Craig:  What questions are good to ask a pet sitter before you hire them?

Nicole: Are they insured and bonded (don’t be afraid to ask for proof), how many people are on staff, and how do they train? (Running background checks should be mandatory.) What’s the procedure if the designated sitter has an emergency, and cannot make a visit?  Who is the back-up sitter? How do the sitters handle emergencies, and are they able to take your pet to the vet safely? (Every pet sitter’s vehicle should have a dog seat belt harness and a crate that buckles into the back seat.)

Craig: So, if your pet sitter has a mini cooper and your have a St. Bernard you probably want to find someone else.

Nicole:  Haha, right?!  But that is important!

Craig:  I know you have paperwork, and pet notes, tell us about that.

Nicole: A professional pet sitter will provide you with a client contract, pet info form, emergency and vet info forms, and location of items page.  There should also be a system of communication, such as the little notes we leave at each visit. I have some clients who are on the Lucy Goo Face Book group and Twitter, so they get to see those posts. We can also send pictures of their pets via text or email.

Craig: Do you put a newspaper in there for proof of life, so that they know that this picture was taken on Thursday at 9 o’clock in the afternoon?

Nicole: Ha! No, we haven’t had to do that. Our clients trust us! The pictures are just because they miss them. It’s fun to get a picture or video of your pet when you’re away!

[Dataset items]:
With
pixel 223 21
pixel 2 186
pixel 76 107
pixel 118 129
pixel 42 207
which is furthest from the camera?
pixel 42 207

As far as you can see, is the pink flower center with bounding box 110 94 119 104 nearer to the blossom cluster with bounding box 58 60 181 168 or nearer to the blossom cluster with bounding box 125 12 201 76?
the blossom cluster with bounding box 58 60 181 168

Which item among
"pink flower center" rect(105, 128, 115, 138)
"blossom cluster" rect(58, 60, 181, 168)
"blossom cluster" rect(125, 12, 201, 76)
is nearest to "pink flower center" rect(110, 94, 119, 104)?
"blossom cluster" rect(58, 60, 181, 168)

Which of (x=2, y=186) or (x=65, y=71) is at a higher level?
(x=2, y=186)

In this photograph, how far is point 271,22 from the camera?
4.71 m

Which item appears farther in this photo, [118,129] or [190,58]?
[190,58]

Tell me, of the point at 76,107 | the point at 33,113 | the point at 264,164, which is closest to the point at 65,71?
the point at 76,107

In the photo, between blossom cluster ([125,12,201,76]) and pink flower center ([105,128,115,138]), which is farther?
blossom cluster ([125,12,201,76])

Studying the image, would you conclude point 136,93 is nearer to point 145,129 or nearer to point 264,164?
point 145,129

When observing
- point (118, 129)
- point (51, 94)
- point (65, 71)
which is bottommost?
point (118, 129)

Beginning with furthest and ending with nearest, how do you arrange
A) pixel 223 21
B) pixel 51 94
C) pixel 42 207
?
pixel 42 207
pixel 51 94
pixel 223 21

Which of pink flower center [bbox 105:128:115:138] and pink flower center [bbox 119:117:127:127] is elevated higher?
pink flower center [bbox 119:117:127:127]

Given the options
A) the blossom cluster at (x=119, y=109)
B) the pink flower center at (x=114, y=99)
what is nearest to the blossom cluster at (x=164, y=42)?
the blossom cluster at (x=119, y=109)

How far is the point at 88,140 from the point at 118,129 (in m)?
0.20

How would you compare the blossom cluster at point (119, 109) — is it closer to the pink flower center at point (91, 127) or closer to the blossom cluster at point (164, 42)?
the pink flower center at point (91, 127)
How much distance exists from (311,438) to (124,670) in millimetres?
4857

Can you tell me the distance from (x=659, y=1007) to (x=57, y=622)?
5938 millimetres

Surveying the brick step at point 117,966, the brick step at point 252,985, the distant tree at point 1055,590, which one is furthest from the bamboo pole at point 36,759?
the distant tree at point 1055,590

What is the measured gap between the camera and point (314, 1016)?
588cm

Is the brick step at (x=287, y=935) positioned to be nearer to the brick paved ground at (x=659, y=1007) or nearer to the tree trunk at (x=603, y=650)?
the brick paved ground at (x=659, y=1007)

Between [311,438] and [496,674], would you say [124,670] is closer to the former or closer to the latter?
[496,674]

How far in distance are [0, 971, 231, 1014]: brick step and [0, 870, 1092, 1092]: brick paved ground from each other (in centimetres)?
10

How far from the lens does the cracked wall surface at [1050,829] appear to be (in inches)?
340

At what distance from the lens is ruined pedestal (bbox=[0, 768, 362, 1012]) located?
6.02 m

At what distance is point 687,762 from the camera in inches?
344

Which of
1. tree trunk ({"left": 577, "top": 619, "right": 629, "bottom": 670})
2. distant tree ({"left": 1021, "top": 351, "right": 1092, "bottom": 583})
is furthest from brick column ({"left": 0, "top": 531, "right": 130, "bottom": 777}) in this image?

[GIVEN TASK]: Translate this sentence from the pet sitter interview into Spanish: "It’s fun to get a picture or video of your pet when you’re away!"

[WRITTEN ANSWER]: ¡Es divertido recibir una foto o un video de tu mascota cuando estás fuera!